Pallant House Gallery, Chichester, in conjunction with Piano Nobile presents an exhibition of highlights from the Ruth Borchard Collection of self-portraits by British artists brought together by Ruth Borchard throughout the twentieth century. The Ruth Borchard Collection and Piano Nobile have enjoyed a long-standing collaborative relationship and the gallery is delighted that Pallant House has curated this exhibition representing the pinnacle of British self-portraiture. The exhibition will run from 18th October 2014 until 31st May 2015 in Rooms 3 and 4 of Pallant House Gallery.
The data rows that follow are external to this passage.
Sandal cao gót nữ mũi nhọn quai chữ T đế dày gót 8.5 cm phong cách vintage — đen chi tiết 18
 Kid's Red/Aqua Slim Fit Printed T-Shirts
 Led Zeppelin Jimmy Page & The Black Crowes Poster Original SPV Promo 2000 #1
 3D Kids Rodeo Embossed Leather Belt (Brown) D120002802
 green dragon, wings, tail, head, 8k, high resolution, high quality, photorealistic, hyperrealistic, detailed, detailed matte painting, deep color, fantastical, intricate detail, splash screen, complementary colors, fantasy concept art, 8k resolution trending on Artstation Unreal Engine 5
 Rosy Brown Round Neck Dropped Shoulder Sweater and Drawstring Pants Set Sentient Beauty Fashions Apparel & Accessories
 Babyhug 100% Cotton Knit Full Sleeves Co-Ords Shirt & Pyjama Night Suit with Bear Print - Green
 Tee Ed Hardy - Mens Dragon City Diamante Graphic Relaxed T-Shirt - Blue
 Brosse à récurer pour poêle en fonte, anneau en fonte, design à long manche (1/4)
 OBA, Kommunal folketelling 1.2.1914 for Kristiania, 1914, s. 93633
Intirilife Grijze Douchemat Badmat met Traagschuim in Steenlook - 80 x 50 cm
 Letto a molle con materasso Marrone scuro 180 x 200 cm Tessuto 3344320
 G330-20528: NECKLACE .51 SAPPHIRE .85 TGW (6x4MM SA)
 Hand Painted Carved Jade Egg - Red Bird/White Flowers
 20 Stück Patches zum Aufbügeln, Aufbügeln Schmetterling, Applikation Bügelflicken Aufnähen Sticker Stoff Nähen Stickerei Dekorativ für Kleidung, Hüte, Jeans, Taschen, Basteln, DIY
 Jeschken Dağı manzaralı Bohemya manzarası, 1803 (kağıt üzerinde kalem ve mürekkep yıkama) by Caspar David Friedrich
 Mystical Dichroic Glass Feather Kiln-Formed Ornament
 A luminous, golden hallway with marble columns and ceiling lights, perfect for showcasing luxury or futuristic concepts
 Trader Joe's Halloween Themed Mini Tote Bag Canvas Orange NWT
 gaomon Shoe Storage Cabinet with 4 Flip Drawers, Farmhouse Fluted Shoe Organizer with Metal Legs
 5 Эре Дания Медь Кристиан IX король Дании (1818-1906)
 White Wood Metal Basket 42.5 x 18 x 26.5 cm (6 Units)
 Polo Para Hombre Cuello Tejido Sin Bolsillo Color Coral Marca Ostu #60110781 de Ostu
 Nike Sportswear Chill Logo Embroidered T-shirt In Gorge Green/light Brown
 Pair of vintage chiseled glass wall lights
The writer Ruth Borchard (1910 – 2000) amassed one of the most significant collections of self-portraits by British artists. Setting herself a ceiling of 21 guineas for a picture irrespective of the artist’s fame or reputation, she acquired 100 pictures including oil paintings, watercolours and pencil and ink drawings which provide a fascinating overview of British art during the twentieth century.
The core of the exhibition focuses on the portraits Borchard collected during the late 1950s to the mid-1960s, during which time she began to both seek out emerging artists at art school exhibitions, while also approaching more established artists. The exhibition traces the development of modern British art through Neo-Romanticism, the Euston Road School, the London Group and the Pop Art movement ranging from portraits made by artists practicing in the 1930s and 1940s including Michael Ayrton, Cecil Collins and Ithell Colquhoun, to those who found prominence in the post-war era such as Peter Coker, Jean Cooke, Roger Hilton, Peter Phillips, David Tindle and Ewan Uglow.
Borchard was born in a fishing village near Hamburg and later studied at the University of Hamburg. In 1938 she and her husband came to England as refugees of Nazism escaping anti-Semitism. The exhibition recalls the original presentation of the collection in the Borchards’ home in Reigate, Surrey and is displayed in Pallant House Gallery’s Grade One Listed Queen-Anne townhouse, the first time that the portraits have been seen publically in a domestic setting.